## Source passage
*** Begin section ***

I’ve seen violent and angry broken people too.   I once referred a boy to the school counselor because he was fantasizing about blowing people’s heads off with a shotgun in the pages of his class journal assignment.  The counselor back then, in a pre-9-11 world, said there was really nothing that could be done about something that was in a boy’s private journal.  Three years later that boy went to jail for beating his girlfriend’s youngest daughter almost to death.  The child was only two years old.  It put a few cracks in my own armor to learn about that, knowing what I thought I knew about that boy.  Sometimes we are not Superman and the bullets don’t bounce off.

One of the most dangerous sorts of glass people are the girls made of glass (at least in the opinion of one goofy male teacher that didn’t marry until age 37).  At least three times girls fell in love with me during the course of a school year.  All three reached a point in their fantasy lives where they believed they required love and sex back from me.   I wondered to myself if they had severe vision problems or were just plain crazy, but all three were lovely girls, and smart, a joy to teach… at least until that love bug bit ’em.  The first two ended up hating me and becoming discipline problems for the remainder of the year.  The third, well… she was just too perfect.  She listened to the “you are more like a daughter to me, and I’m marrying someone else” speech and only put her sweet head against my shoulder and said to me with tears in her big, brown eyes, “You are the teacher I am going to miss the most when I’m in High School.”  You know, fifteen years later, I still tear up thinking about that one (and not because I married the only woman in the world who is always right about everything and never agrees with me about anything).  Those three girls were all breakable people too, and I had the hammer in my hand on those three occasions.  They are not the type to hurt others either, but I mourn for them, because they all three grew up into beautiful women and are so much smarter now than they were then.

*** End section ***

## Information shown
*** Begin section ***

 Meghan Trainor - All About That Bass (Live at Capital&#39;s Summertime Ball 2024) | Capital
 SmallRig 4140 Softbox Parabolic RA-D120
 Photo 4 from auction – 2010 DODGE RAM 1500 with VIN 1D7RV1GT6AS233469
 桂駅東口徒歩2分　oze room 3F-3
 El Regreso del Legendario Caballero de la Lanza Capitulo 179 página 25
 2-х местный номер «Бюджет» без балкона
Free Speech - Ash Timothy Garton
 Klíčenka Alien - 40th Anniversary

*** End section ***
*** Begin section ***

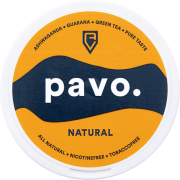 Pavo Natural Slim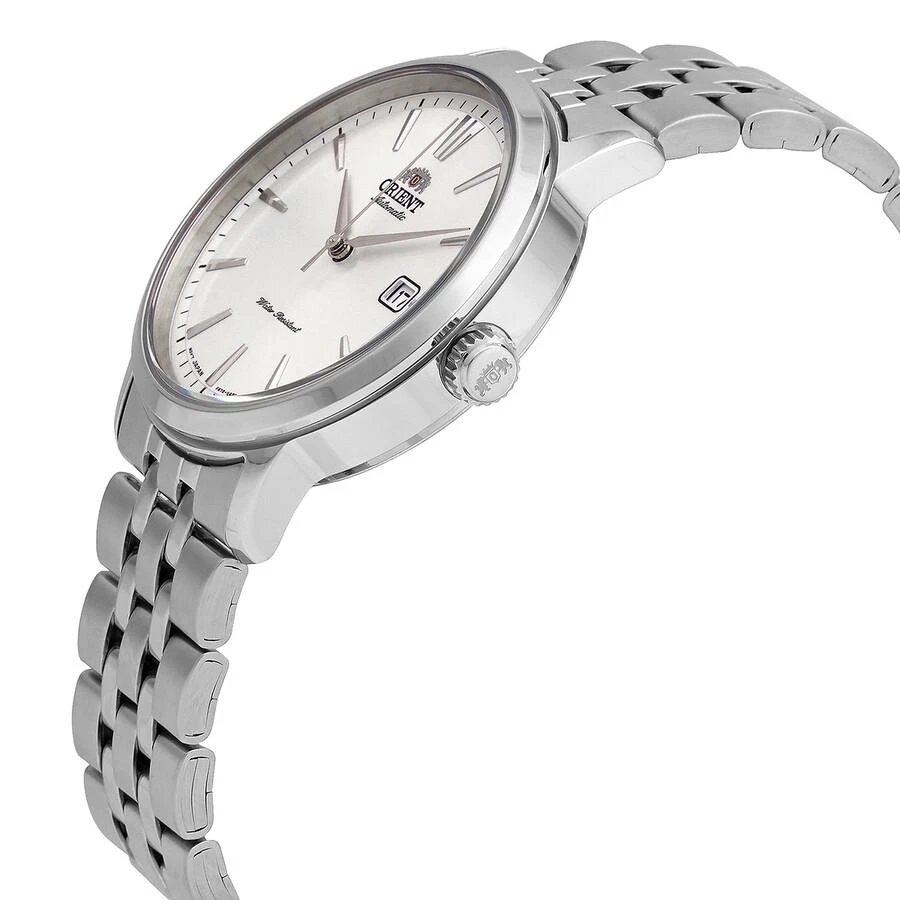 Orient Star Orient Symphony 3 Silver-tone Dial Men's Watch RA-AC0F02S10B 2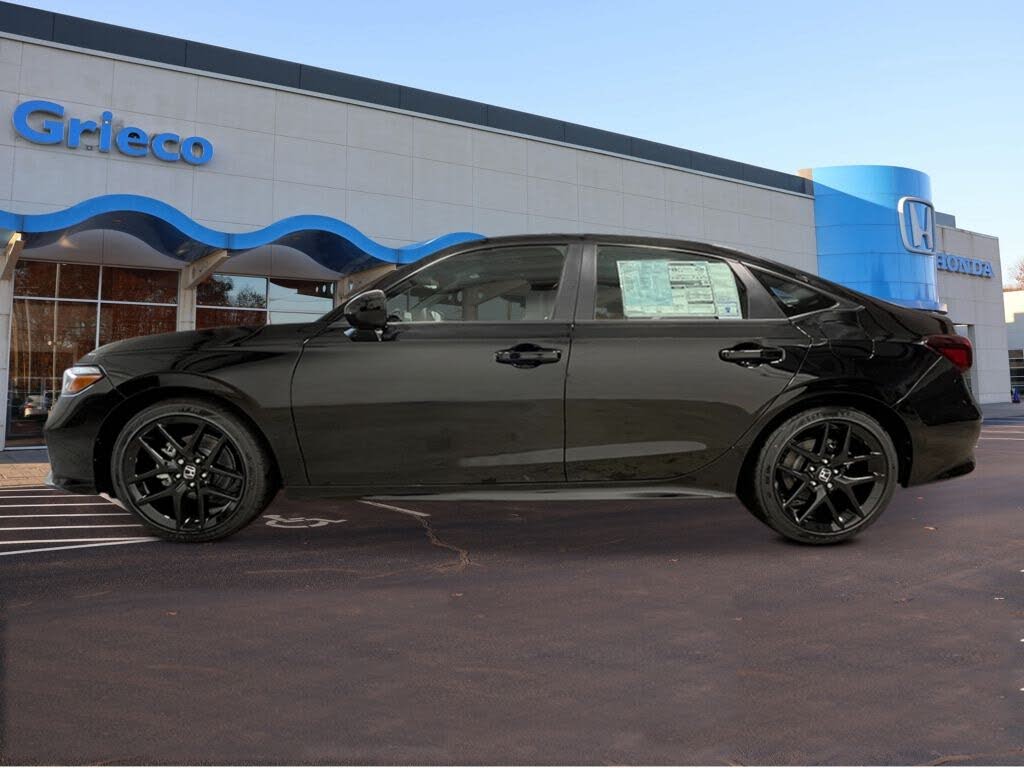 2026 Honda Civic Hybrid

*** End section ***
*** Begin section ***

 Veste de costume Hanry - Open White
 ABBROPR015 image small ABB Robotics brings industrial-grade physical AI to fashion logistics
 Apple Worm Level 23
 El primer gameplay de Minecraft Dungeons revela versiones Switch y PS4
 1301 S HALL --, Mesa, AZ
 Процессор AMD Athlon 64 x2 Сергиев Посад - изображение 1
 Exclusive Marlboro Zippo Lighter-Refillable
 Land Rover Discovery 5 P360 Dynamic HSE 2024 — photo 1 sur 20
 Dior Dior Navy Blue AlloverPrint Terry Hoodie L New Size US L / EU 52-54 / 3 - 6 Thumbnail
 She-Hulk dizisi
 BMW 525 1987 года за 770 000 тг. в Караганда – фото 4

*** End section ***

## Assignment
Switch "counselor" to "advisor" in the teacher's reflections between "I’ve seen violent" and "don’t bounce off.", inclusive, and give that stretch of text again.

## Written response
I’ve seen violent and angry broken people too.   I once referred a boy to the school advisor because he was fantasizing about blowing people’s heads off with a shotgun in the pages of his class journal assignment.  The advisor back then, in a pre-9-11 world, said there was really nothing that could be done about something that was in a boy’s private journal.  Three years later that boy went to jail for beating his girlfriend’s youngest daughter almost to death.  The child was only two years old.  It put a few cracks in my own armor to learn about that, knowing what I thought I knew about that boy.  Sometimes we are not Superman and the bullets don’t bounce off.